BEGIN Data shown
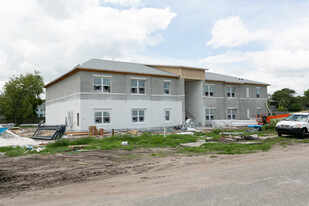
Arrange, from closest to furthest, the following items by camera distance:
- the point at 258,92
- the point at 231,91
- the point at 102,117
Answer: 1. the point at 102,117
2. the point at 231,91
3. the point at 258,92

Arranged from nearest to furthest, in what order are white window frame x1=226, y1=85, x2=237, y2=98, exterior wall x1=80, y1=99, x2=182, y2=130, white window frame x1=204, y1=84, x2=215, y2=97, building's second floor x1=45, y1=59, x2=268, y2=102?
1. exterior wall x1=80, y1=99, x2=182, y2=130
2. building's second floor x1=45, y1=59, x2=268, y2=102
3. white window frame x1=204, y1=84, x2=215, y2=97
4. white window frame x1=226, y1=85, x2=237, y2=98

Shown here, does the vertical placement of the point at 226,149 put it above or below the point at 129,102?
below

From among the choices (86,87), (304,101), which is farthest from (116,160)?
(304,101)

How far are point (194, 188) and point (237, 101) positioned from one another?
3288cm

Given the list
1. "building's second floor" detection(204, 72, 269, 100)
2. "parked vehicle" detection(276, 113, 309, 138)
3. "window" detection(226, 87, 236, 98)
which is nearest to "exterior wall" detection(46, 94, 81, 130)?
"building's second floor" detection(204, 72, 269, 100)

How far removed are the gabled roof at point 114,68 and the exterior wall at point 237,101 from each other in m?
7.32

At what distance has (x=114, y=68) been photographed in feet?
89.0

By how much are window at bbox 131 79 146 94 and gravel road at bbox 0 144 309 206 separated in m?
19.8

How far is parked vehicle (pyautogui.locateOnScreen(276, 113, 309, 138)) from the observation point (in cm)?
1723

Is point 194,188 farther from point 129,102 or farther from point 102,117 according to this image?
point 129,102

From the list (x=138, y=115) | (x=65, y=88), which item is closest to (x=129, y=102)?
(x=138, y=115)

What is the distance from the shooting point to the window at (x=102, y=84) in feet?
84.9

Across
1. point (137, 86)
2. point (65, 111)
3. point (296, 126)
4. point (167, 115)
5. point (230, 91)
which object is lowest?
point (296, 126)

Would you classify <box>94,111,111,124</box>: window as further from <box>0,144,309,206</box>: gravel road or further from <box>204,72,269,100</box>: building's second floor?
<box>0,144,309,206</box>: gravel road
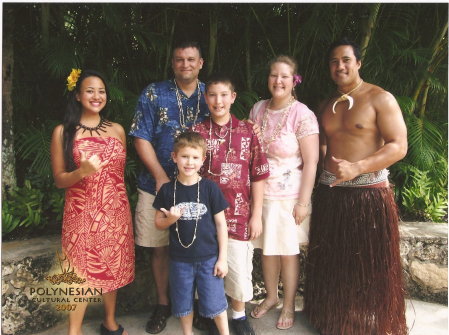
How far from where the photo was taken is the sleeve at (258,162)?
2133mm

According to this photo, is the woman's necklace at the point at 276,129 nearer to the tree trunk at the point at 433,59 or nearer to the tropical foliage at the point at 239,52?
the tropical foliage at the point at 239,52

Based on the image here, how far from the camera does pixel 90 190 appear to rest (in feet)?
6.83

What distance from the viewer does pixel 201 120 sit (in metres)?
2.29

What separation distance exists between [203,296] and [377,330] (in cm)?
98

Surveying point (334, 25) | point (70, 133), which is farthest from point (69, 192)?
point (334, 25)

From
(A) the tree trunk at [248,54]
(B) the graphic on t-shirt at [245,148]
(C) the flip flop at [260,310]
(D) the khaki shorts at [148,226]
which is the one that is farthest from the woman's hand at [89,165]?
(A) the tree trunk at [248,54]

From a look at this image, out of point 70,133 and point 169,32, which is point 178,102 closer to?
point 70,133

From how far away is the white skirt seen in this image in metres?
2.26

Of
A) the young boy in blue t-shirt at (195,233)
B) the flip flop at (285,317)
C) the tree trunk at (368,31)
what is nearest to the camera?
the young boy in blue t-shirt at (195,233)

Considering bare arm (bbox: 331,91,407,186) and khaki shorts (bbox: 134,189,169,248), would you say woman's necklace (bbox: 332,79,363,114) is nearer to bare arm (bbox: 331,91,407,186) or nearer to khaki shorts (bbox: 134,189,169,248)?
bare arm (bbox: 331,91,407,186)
END Data shown
Set problem: The records above need to be given again exactly. Omit the pictures.

Result below:
Arrange, from closest to furthest, the following items by camera distance:
- the point at 258,92
- the point at 231,91
- the point at 102,117
Answer: 1. the point at 102,117
2. the point at 231,91
3. the point at 258,92

Arranged from nearest to furthest, in what order are white window frame x1=226, y1=85, x2=237, y2=98, exterior wall x1=80, y1=99, x2=182, y2=130, white window frame x1=204, y1=84, x2=215, y2=97, building's second floor x1=45, y1=59, x2=268, y2=102?
1. exterior wall x1=80, y1=99, x2=182, y2=130
2. building's second floor x1=45, y1=59, x2=268, y2=102
3. white window frame x1=204, y1=84, x2=215, y2=97
4. white window frame x1=226, y1=85, x2=237, y2=98

Shown here, does the vertical placement of the point at 226,149 put it above or below the point at 129,102?
below

From among the choices (86,87), (304,101), which is farthest from (116,160)?
(304,101)

How far are point (194, 188) and point (237, 101) positioned from one another?
3288cm

Given the list
1. "building's second floor" detection(204, 72, 269, 100)
2. "parked vehicle" detection(276, 113, 309, 138)
3. "window" detection(226, 87, 236, 98)
which is nearest to "exterior wall" detection(46, 94, 81, 130)?
"building's second floor" detection(204, 72, 269, 100)

How far removed are the gabled roof at point 114,68 and the exterior wall at point 237,101 from each other in m?
7.32

At what distance has (x=114, y=68) been photographed in feet?
89.0

By how much are window at bbox 131 79 146 94 and gravel road at bbox 0 144 309 206 separated in m?
19.8

How far is parked vehicle (pyautogui.locateOnScreen(276, 113, 309, 138)) from the observation point (in cm)?
1723

Is point 194,188 farther from point 129,102 or farther from point 102,117 according to this image?
point 129,102

From the list (x=138, y=115) | (x=65, y=88), which item is closest to (x=129, y=102)?
(x=138, y=115)

What is the distance from the shooting point to the window at (x=102, y=84) in feet?
84.9

Across
1. point (137, 86)
2. point (65, 111)
3. point (296, 126)
4. point (167, 115)
5. point (230, 91)
which object is lowest?
point (296, 126)

Would you classify <box>94,111,111,124</box>: window as further from <box>0,144,309,206</box>: gravel road or further from <box>204,72,269,100</box>: building's second floor?
<box>0,144,309,206</box>: gravel road
How far from where the photo was taken is the sleeve at (258,162)?
2133mm

According to this photo, is the woman's necklace at the point at 276,129 nearer to the tree trunk at the point at 433,59 or nearer to the tropical foliage at the point at 239,52?
the tropical foliage at the point at 239,52

Based on the image here, how far from the camera does pixel 90 190 appear to rest (in feet)?
6.83

What distance from the viewer does pixel 201 120 sit (in metres)?
2.29

What separation distance exists between [203,296] and [377,330] (in cm)?
98

Surveying point (334, 25) | point (70, 133), which is farthest from point (69, 192)?
point (334, 25)

From
(A) the tree trunk at [248,54]
(B) the graphic on t-shirt at [245,148]
(C) the flip flop at [260,310]
(D) the khaki shorts at [148,226]
which is the one that is farthest from the woman's hand at [89,165]?
(A) the tree trunk at [248,54]

From a look at this image, out of point 70,133 and point 169,32, which is point 178,102 closer to?
point 70,133

From how far away is the white skirt seen in this image in metres?
2.26

Of
A) the young boy in blue t-shirt at (195,233)
B) the flip flop at (285,317)
C) the tree trunk at (368,31)
what is nearest to the camera?
the young boy in blue t-shirt at (195,233)

Considering bare arm (bbox: 331,91,407,186) and khaki shorts (bbox: 134,189,169,248), would you say woman's necklace (bbox: 332,79,363,114) is nearer to bare arm (bbox: 331,91,407,186) or nearer to khaki shorts (bbox: 134,189,169,248)?
bare arm (bbox: 331,91,407,186)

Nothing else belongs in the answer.